[[ Dataset content open ]]

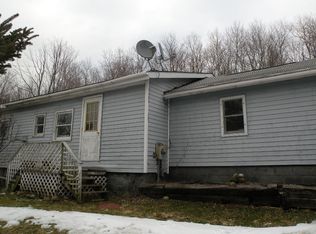 697 Obrien Hill Rd, Richford, NY 13835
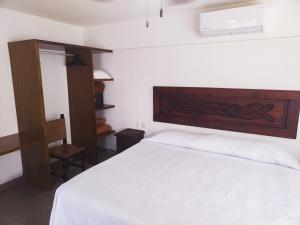 Departamento Ostra de Mar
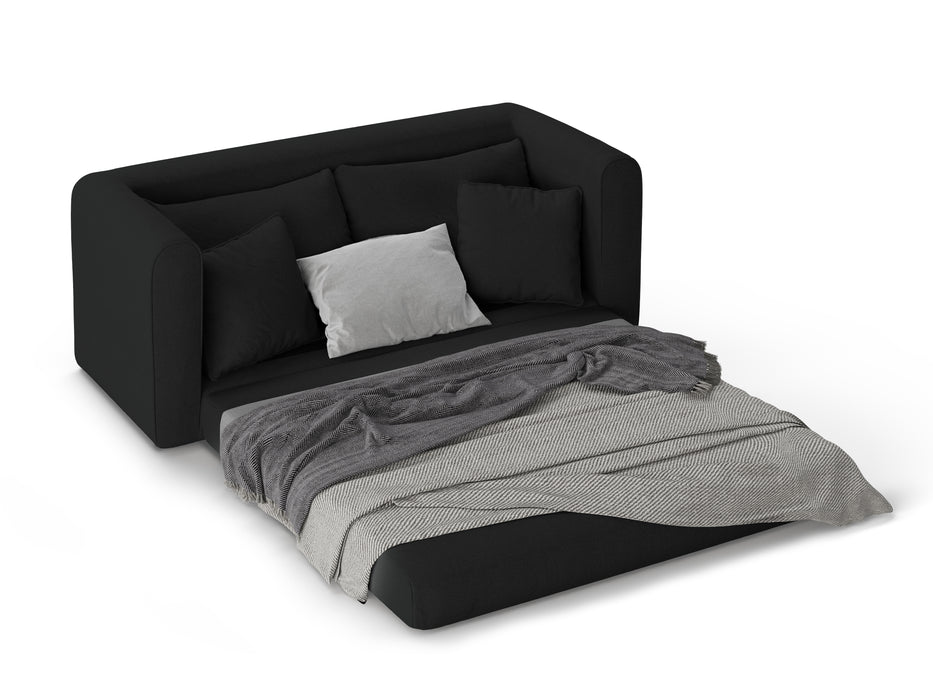 Lido double sofa bed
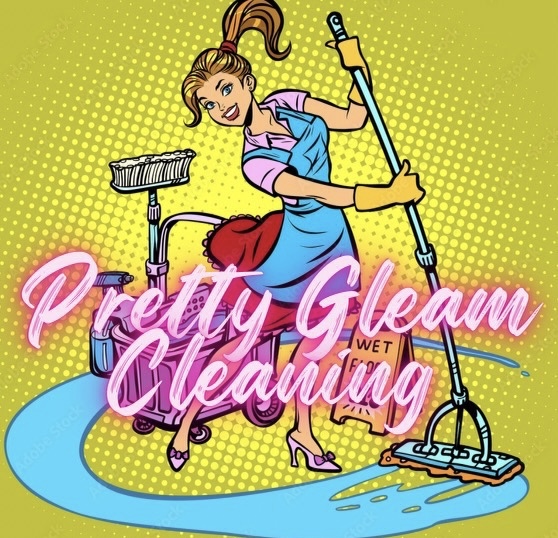 Avatar for Pretty Gleam cleaning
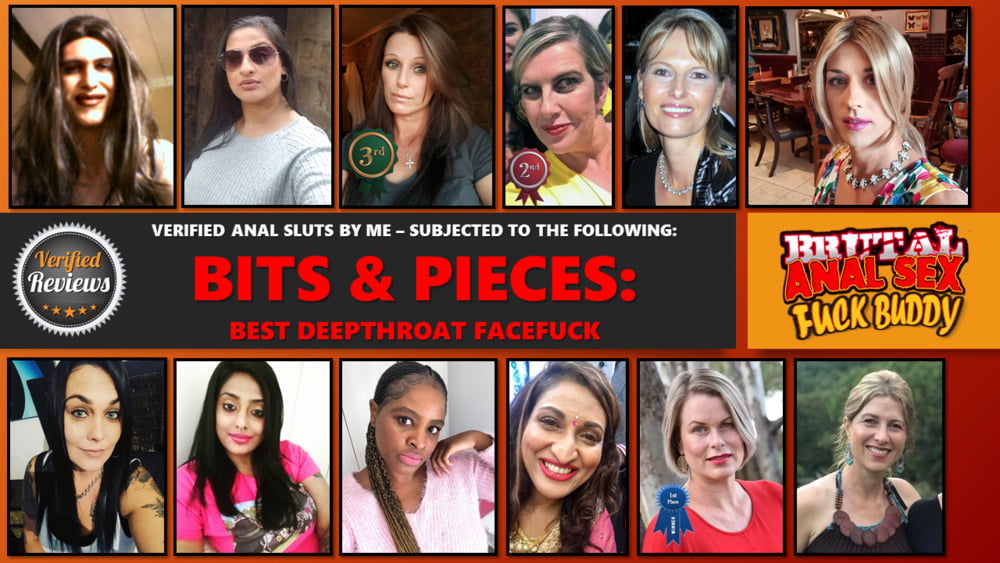 Verified analsluts 2
 #91230290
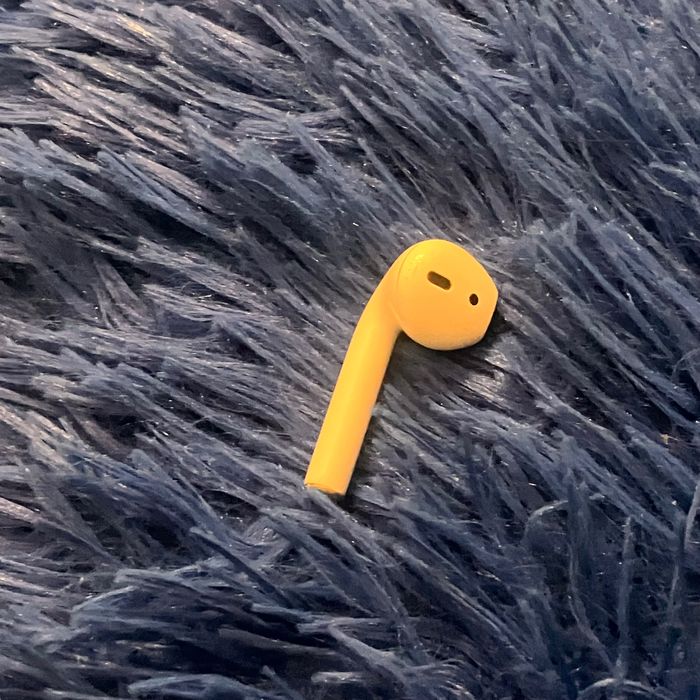 навушник AirPods 2 лівий оригінал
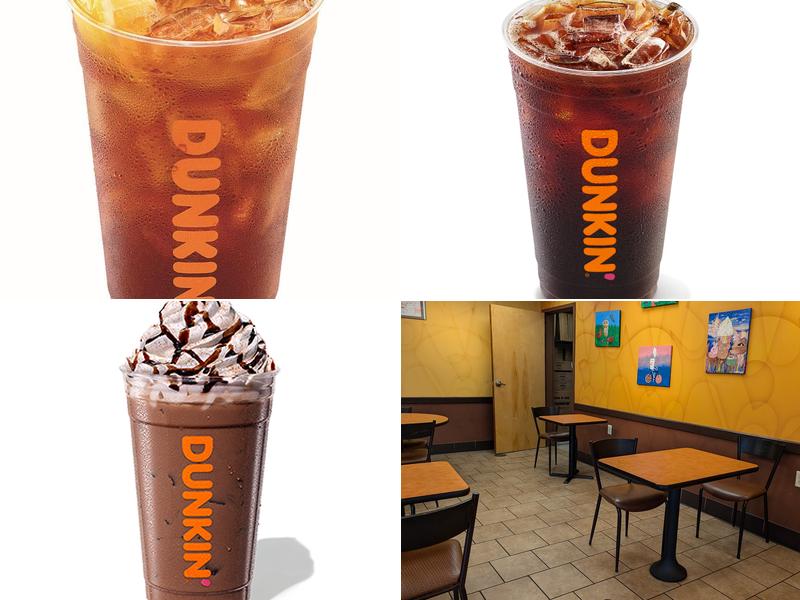 Dunkin' 2055 PA-611, Swiftwater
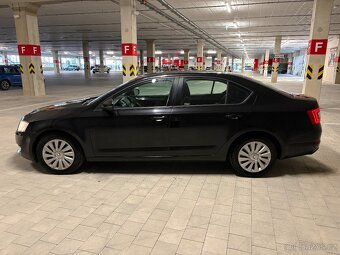 Škoda Octavia 2.0 TDI/110kW/6°MP/ČR-2. maj./Ambition/176 tkm - 2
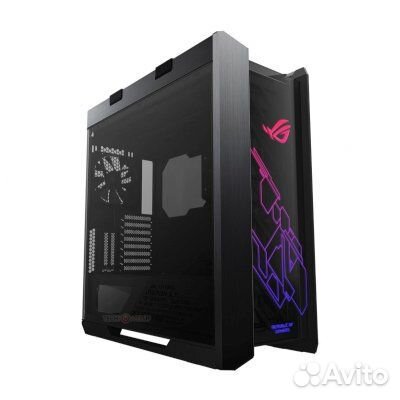 Корпус asus ROG Strix Helios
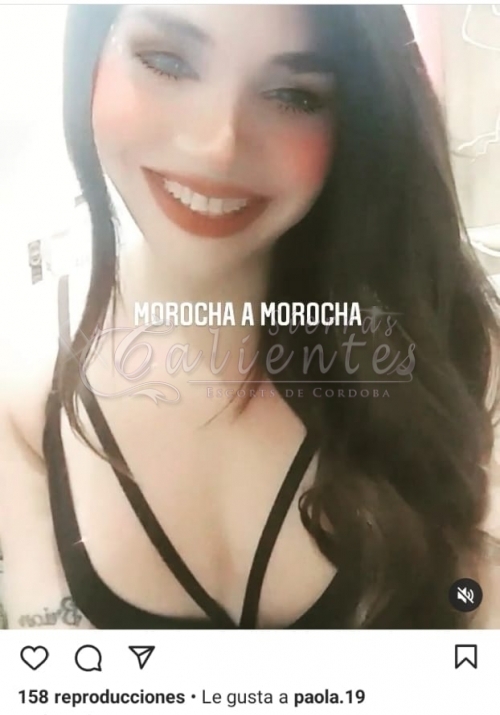 Escort Melanie Trans en Centro Córdoba Sierrascalientes 01 Escort Melanie Trans en Centro Córdoba Sierrascalientes 01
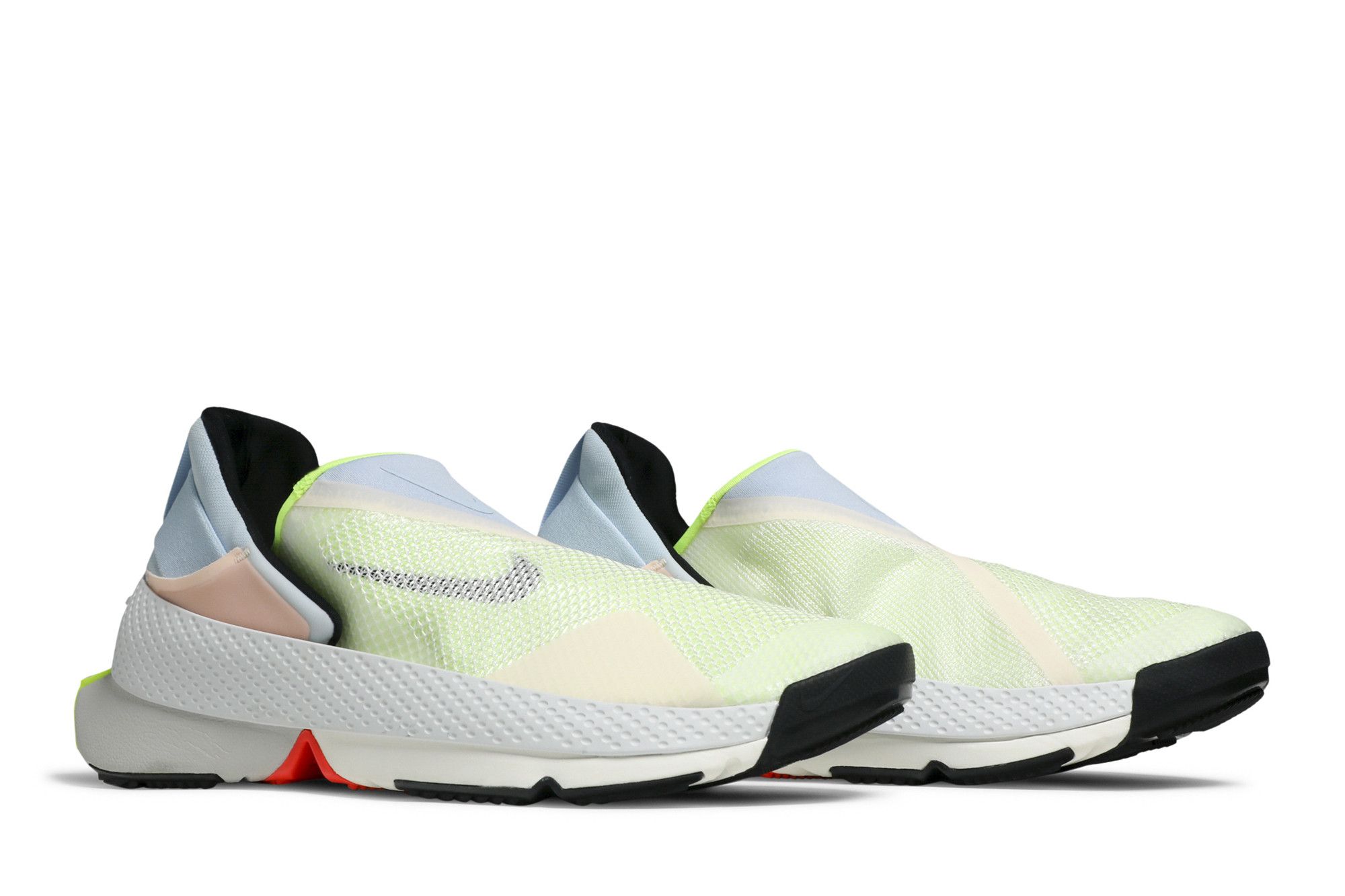 Buy GO FlyEase 'Volt Celestine Blue' - CW5883 100 | GOAT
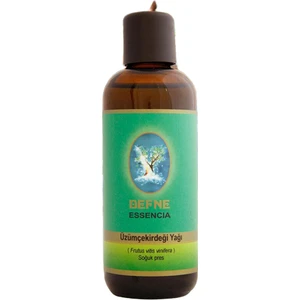 Üzüm Çekirdeği Yağı 100 ml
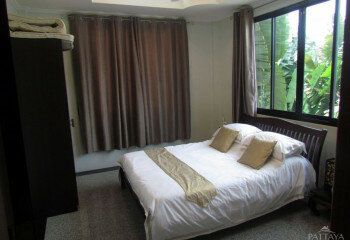 Дом в Джомтьене, Паттайя, Таиланд | THE421193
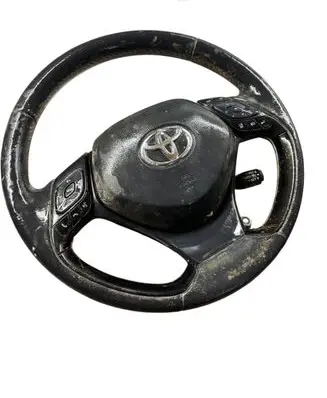 Toyota C-HR I Steering wheel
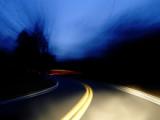 Conducción nocturna aumenta la somnolencia subjetiva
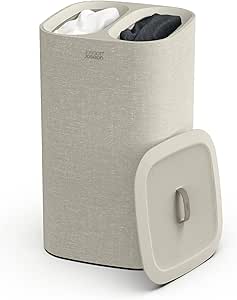 Joseph Joseph Tota 60 liter wasmand voor €65,99 dmv code bij Amazon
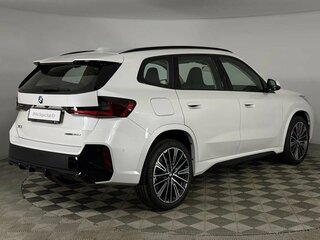 2026 BMW X1 Long 25Li xDrive III (U11/U12), белый, 5950000 рублей, вид 4
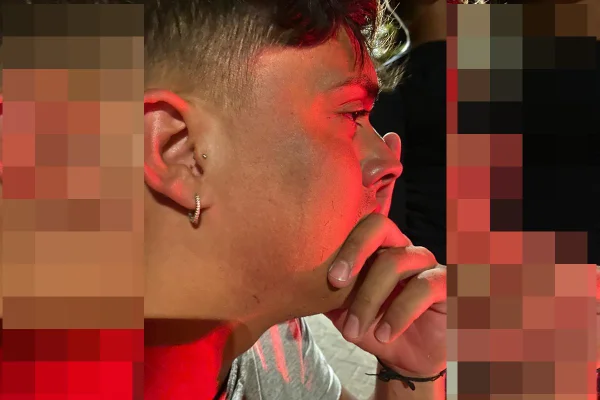 Estudante da UnB leva tapa no rosto de PM em João Pessoa e denuncia: “Homofobia”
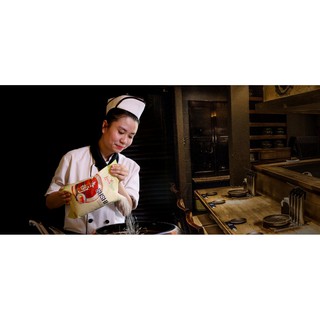 Gạo nhật sushi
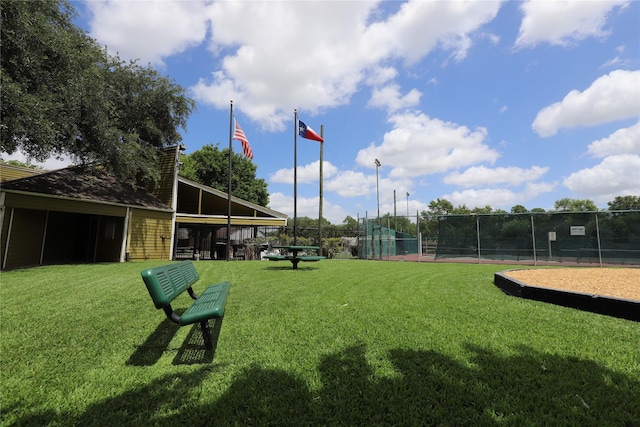 3135 Apple Dr, Missouri City, TX 77459 - view of property's community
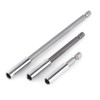 3-Piece Extension Rod Carbon Steel + CRV, 1/4 Inch Hex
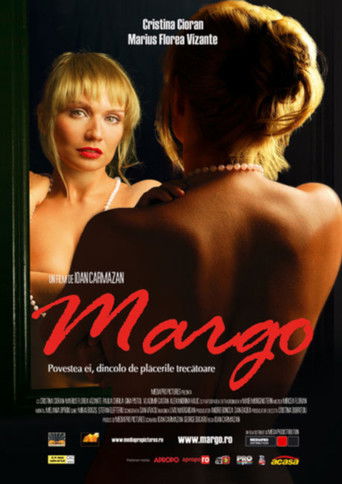 Margo movie poster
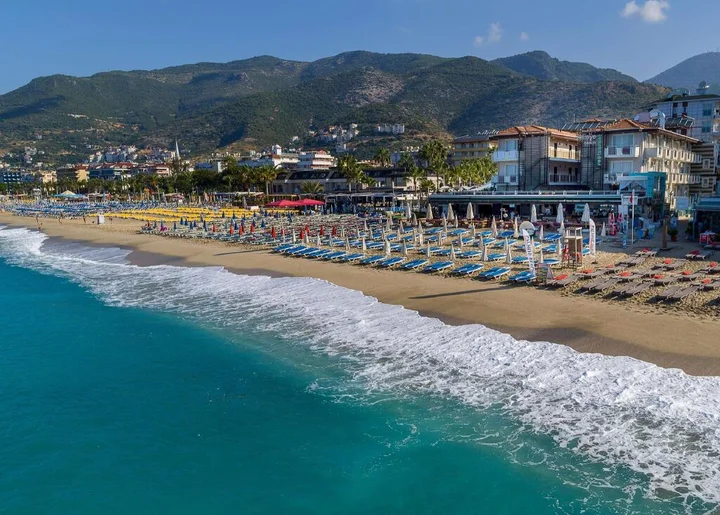 Аланья: Royalisa Palmiye Beach +16 Adult Only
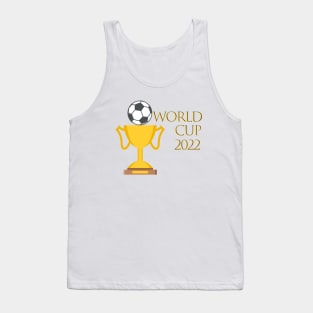 world Cup Tank Top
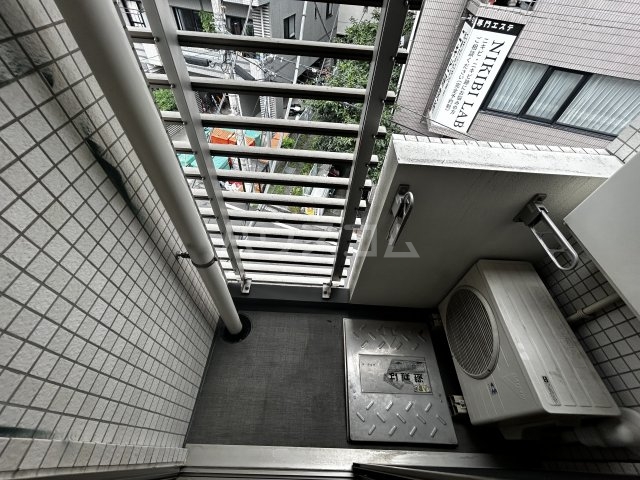 15/30 バルコニー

[[ Dataset content closed ]]

*Task instructions:* No pictures belong in the copy. Return exactly the lines from the line containing "Корпус asus ROG Strix Helios" through the last line of the listing.

*Response area:*
 Корпус asus ROG Strix Helios
 Escort Melanie Trans en Centro Córdoba Sierrascalientes 01 Escort Melanie Trans en Centro Córdoba Sierrascalientes 01
 Buy GO FlyEase 'Volt Celestine Blue' - CW5883 100 | GOAT
 Üzüm Çekirdeği Yağı 100 ml
 Дом в Джомтьене, Паттайя, Таиланд | THE421193
 Toyota C-HR I Steering wheel
 Conducción nocturna aumenta la somnolencia subjetiva
 Joseph Joseph Tota 60 liter wasmand voor €65,99 dmv code bij Amazon
 2026 BMW X1 Long 25Li xDrive III (U11/U12), белый, 5950000 рублей, вид 4
 Estudante da UnB leva tapa no rosto de PM em João Pessoa e denuncia: “Homofobia”
 Gạo nhật sushi
 3135 Apple Dr, Missouri City, TX 77459 - view of property's community
 3-Piece Extension Rod Carbon Steel + CRV, 1/4 Inch Hex
 Margo movie poster
 Аланья: Royalisa Palmiye Beach +16 Adult Only
 world Cup Tank Top
 15/30 バルコニー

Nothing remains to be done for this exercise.